There's a version of the Rangers in my imagination that's actually a lot of fun to watch. The leading offensive duo of Mika Zibanejad and Chris Kreider is one of the most endearing in hockey, and both men are able to touch 40 goals. Artemi Panarin's here too, still one of the smoothest passers in the game. There's Adam Fox, who can manipulate the O-zone like a chess board. And then the Rangers have good kids at forward, too: They enjoyed a breakout season from Filip Chytil, and they're still developing the No. 1 overall pick in 2020 and the No. 2 pick in 2019.
This is a recipe for an exciting team! But clearly, it's not enough. While their goal-scoring hovers around average-to-decent, the Rangers have instead opted for the identity of an electric fence. Their go-to goalie, Igor Shesterkin, has the talent that can often win games singlehandedly, and their captain, Jacob Trouba, is paid eight million not for his skill but for his statement-making violence. And while that strategy worked fine in their first two playoff games, where they imposed their will on a shaky, inexperienced New Jersey Devils gang, it became a morale-sapping disaster in their potentially triumphant return to the Garden. In Games 3 and 4 at home, the Rangers scored just one goal in each, and their failure to find a spark has tied this series at two.
The lone goal of the first two periods was Jack Hughes executing a vicious early counterattack on the breakaway after one of the Rangers' best chances to score. In the third, Vincent Trocheck forced through an equalizer after some bounces went New York's way. But Jonas Siegenthaler, a meat-and-potatoes defenseman who was scratched for Game 2, became a hero when he took a cross-ice pass and banged it in off the post.

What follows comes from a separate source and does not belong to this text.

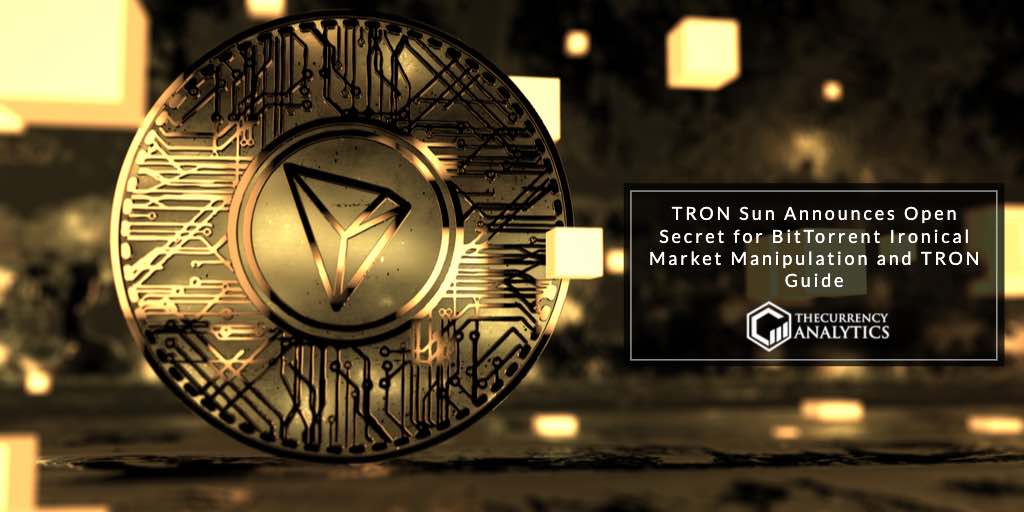 Tron Justin sun bittorrent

The 2-1 advantage held until Ondřej Palát earned an empty netter with just a few ticks left.
The Rangers were flat all night, but the stretch between Devil goals two and three was especially notable because the offense looked zapped and useless and bereft of ideas in the moments where they most needed to make some noise. It's a little difficult to include visual aids when talking about something that didn't happen—a telling stat is Sportsnet's Youtube channel clocking the so-called highlights for this game under six minutes, when basically every other playoff tilt's recap is over eight—but this little screenshot might be of assistance. Here's a play-by-play of what should have been the game's most intense stretch, as the Rangers battled to avoid giving back home ice for a best-of-three:
You know what? Let's watch some nothing. Here's a completely uneventful 90 seconds, in front of a parched crowd that wishes it could go wild with enthusiastic support but is instead as quiet as church on a Tuesday.
"It was real disappointing to watch that,” Rangers coach Gerard Gallant said of the game as a whole.

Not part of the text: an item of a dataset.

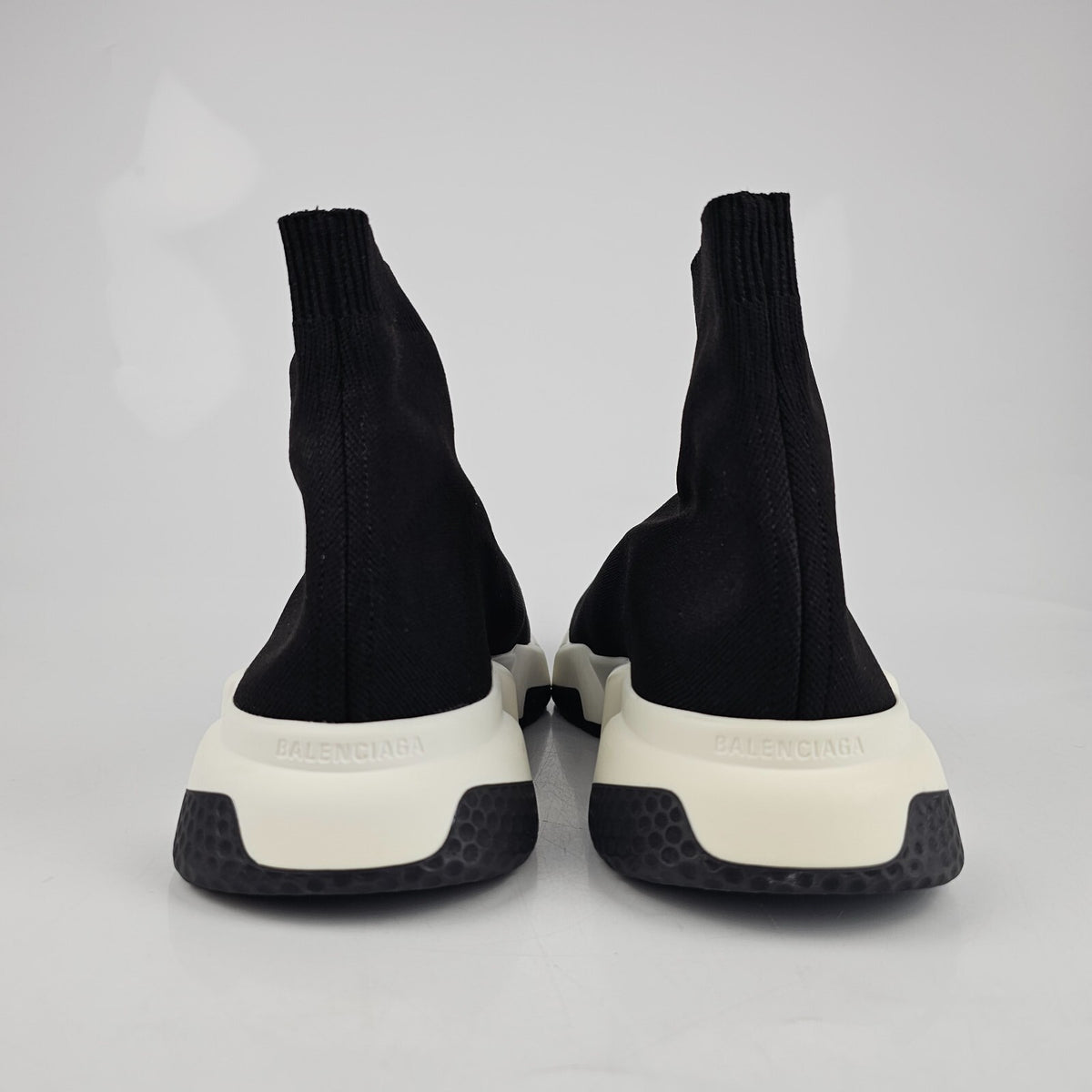 BALENCIAGA Speed Men's Black Sock Sneakers New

The Devils deserve a lot of credit. Even though they were a top-five scoring team this year, and even though only a small handful of their guys had ever protected a late playoff lead before, they played disciplined, forceful hockey that just saturated all the areas where the Rangers hoped to get creative. Akira Schmid is due praise for the turnaround, too, as the replacement in goal beginning in Game 3. But the absolute paucity of New York chances goes beyond just what Jersey did. Even when they had a man advantage, the Rangers spent their time on home ice distanced from the most dangerous spots, slowly letting their air out of their crowd as they failed to see or take advantage of weaknesses in the defense.
Playoff shortcomings aren't created in the playoffs, however. They're built in the weeks, months, and even years leading up to the tournament. In the Rangers' case, yes, they should have scored more, but it's hard to blame them when management failed to bolster this roster before the trade deadline. It would have been great for the Rangers to add to their choppy, work-in-progress scoring ranks with an optimistic mid-season move, like the Islanders did with Bo Horvat or the Devils themselves with Timo Meier.

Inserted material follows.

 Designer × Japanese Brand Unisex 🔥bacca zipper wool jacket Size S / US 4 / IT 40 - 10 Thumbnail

Even if it wasn't a guy in his prime, they could have found a name-brand winner with experience creating goals in a Stanley Cup run. Look at Ryan O'Reilly, who's come up huge with a goal and four assists as his new team the Maple Leafs have snatched a pair of overtime wins in Tampa. The Rangers have to be kicking themselves for not raiding one of those former champions in decline, like say St. Louis, or maybe Chicago. If they had, I can't imagine that this series would be tied. Surely, they would have had all the firepower they needed to score more than two goals in 131 minutes at home against a 22-year-old goalie. The difference between moving on and going home can be a simple as one flashy mid-season acquisition. Maybe two.